As negociações entre Estados Unidos e Irã em Islamabad, que visavam testar a possibilidade de um cessar-fogo duradouro, terminaram sem acordo. Apesar da falta de um pacto, os canais diplomáticos permanecem abertos até o fim do cessar-fogo temporário em 22 de abril, com o Paquistão incentivando ambas as partes a manterem a trégua.






A oferta americana, descrita como a “última proposta” pelo vice-presidente dos EUA, JD Vance, foi considerada “irrazoável” e “excessiva” por autoridades iranianas. Embora persista uma diferença significativa entre Washington e Teerã, a pressão interna no Irã também desempenha um papel crucial.

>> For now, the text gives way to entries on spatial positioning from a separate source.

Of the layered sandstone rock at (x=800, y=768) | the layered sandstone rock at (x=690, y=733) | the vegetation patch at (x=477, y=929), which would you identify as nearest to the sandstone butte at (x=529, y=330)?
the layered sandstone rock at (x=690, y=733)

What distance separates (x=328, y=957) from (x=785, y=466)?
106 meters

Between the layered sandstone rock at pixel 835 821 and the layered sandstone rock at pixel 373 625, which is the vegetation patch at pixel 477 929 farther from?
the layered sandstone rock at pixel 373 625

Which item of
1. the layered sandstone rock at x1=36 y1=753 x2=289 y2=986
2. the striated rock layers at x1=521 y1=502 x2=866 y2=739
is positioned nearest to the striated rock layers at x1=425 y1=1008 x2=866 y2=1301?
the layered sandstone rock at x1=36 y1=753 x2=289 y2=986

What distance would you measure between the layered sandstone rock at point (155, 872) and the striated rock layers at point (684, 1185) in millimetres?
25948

Abertura pragmática, mas sem avanço
Relatos públicos sobre os detalhes da proposta americana são fragmentados e disputados. Um parlamentar iraniano alegou que Washington exigiu participação nas receitas do Estreito de Ormuz, a remoção de todo o urânio enriquecido a 60% e uma paralisação de 20 anos no enriquecimento de urânio iraniano. Essas alegações não foram verificadas independentemente, mas indicam a rápida reação dos linha-dura em Teerã para enquadrar a posição dos EUA como maximalista e humilhante.
O presidente do Parlamento iraniano, Mohammad Bagher Qalibaf, adotou um tom mais moderado, afirmando que o Irã iniciou as conversas com “boa vontade”, mas que a desconfiança histórica impede um acordo. Ele sugeriu que cabe a Washington conquistar a confiança iraniana.
As posições contrastantes revelam prioridades distintas dentro do campo iraniano: uma facção busca manter a porta da diplomacia aberta, enquanto outra considera que qualquer acordo teria um custo político muito alto.
A pressão real está dentro do Irã
O fracasso das negociações é uma má notícia para a população iraniana, cujo país e infraestrutura foram severamente afetados por bombardeios e ataques aéreos. Um morador de Teerã relatou que a empresa onde trabalhava, ligada à Mobarakeh Steel, foi atingida e fechada, resultando em demissões.
Outro residente descreveu um colapso econômico mais profundo, com centenas de milhares de desempregados e dificuldades para adquirir bens básicos. A crise econômica, que já havia alimentado grandes protestos no início do ano, foi exacerbada pela interrupção da internet desde 28 de fevereiro, impactando inúmeros empregos e a vida familiar.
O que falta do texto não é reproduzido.